- _STATED EXERCISE_
Write down every item below word for word, changing nothing.

Spatial relationship records
-----
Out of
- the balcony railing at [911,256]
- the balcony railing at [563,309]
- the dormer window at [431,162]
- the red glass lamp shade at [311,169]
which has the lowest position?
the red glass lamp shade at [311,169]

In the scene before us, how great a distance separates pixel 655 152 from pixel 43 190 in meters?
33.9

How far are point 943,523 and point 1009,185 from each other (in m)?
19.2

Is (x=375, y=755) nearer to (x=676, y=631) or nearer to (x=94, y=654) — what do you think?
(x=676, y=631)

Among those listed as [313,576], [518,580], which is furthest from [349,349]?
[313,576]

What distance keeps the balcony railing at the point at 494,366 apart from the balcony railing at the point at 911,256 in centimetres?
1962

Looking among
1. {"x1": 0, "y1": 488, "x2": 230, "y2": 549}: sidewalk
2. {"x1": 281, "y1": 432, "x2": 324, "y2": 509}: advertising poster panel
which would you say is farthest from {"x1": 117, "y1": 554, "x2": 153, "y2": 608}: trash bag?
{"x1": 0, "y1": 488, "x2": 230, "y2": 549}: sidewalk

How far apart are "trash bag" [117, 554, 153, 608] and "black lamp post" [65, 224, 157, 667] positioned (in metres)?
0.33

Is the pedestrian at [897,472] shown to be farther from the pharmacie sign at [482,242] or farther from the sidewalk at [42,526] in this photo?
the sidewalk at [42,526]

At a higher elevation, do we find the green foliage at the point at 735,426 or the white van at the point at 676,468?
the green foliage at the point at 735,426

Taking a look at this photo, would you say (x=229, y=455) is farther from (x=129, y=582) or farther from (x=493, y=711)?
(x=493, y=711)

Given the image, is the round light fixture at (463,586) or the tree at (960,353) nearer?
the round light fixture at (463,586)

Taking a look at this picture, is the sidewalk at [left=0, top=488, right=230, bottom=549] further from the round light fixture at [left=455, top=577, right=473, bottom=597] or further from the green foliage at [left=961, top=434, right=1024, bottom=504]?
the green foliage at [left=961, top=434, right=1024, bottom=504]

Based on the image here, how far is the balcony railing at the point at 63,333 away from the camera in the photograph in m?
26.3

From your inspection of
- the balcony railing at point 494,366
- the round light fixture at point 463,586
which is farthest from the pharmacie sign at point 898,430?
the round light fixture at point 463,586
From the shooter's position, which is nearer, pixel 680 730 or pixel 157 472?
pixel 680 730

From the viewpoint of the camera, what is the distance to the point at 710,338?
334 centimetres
-----
- _RESULT_
Out of
- the balcony railing at [911,256]
- the balcony railing at [563,309]
- the dormer window at [431,162]
- the red glass lamp shade at [311,169]
which has the lowest position?
the red glass lamp shade at [311,169]

In the scene before us, how great a distance separates pixel 655 152 from pixel 43 190 in meters?
33.9

How far are point 943,523 and point 1009,185 from each other (in m)?
19.2

Is (x=375, y=755) nearer to (x=676, y=631) or nearer to (x=94, y=654) — what do you think?
(x=676, y=631)

Among those listed as [313,576], [518,580], which is furthest from [349,349]?
[313,576]

What distance keeps the balcony railing at the point at 494,366 apart from the balcony railing at the point at 911,256 in centimetres?
1962

Looking among
1. {"x1": 0, "y1": 488, "x2": 230, "y2": 549}: sidewalk
2. {"x1": 281, "y1": 432, "x2": 324, "y2": 509}: advertising poster panel
which would you say is farthest from {"x1": 117, "y1": 554, "x2": 153, "y2": 608}: trash bag?
{"x1": 0, "y1": 488, "x2": 230, "y2": 549}: sidewalk

How far apart are "trash bag" [117, 554, 153, 608] and "black lamp post" [65, 224, 157, 667] positioned (in metres)?
0.33

Is the pedestrian at [897,472] shown to be farther from the pharmacie sign at [482,242] or farther from the sidewalk at [42,526] in this photo?
the sidewalk at [42,526]

At a higher elevation, do we find the green foliage at the point at 735,426 or the white van at the point at 676,468?
the green foliage at the point at 735,426

Taking a look at this photo, would you say (x=229, y=455) is farther from (x=129, y=582) or farther from (x=493, y=711)?
(x=493, y=711)

Given the image, is the round light fixture at (463,586) or the tree at (960,353) nearer?
the round light fixture at (463,586)

Taking a look at this picture, is the sidewalk at [left=0, top=488, right=230, bottom=549] further from the round light fixture at [left=455, top=577, right=473, bottom=597] or further from the green foliage at [left=961, top=434, right=1024, bottom=504]?
the green foliage at [left=961, top=434, right=1024, bottom=504]

Based on the image here, how far is the balcony railing at the point at 63,333 away from the camera in the photograph in m?
26.3

From your inspection of
- the balcony railing at point 494,366
- the round light fixture at point 463,586
which is farthest from the pharmacie sign at point 898,430?
the round light fixture at point 463,586
From the shooter's position, which is nearer, pixel 680 730 or pixel 157 472?
pixel 680 730

From the viewpoint of the camera, what is the distance to the point at 710,338?
334 centimetres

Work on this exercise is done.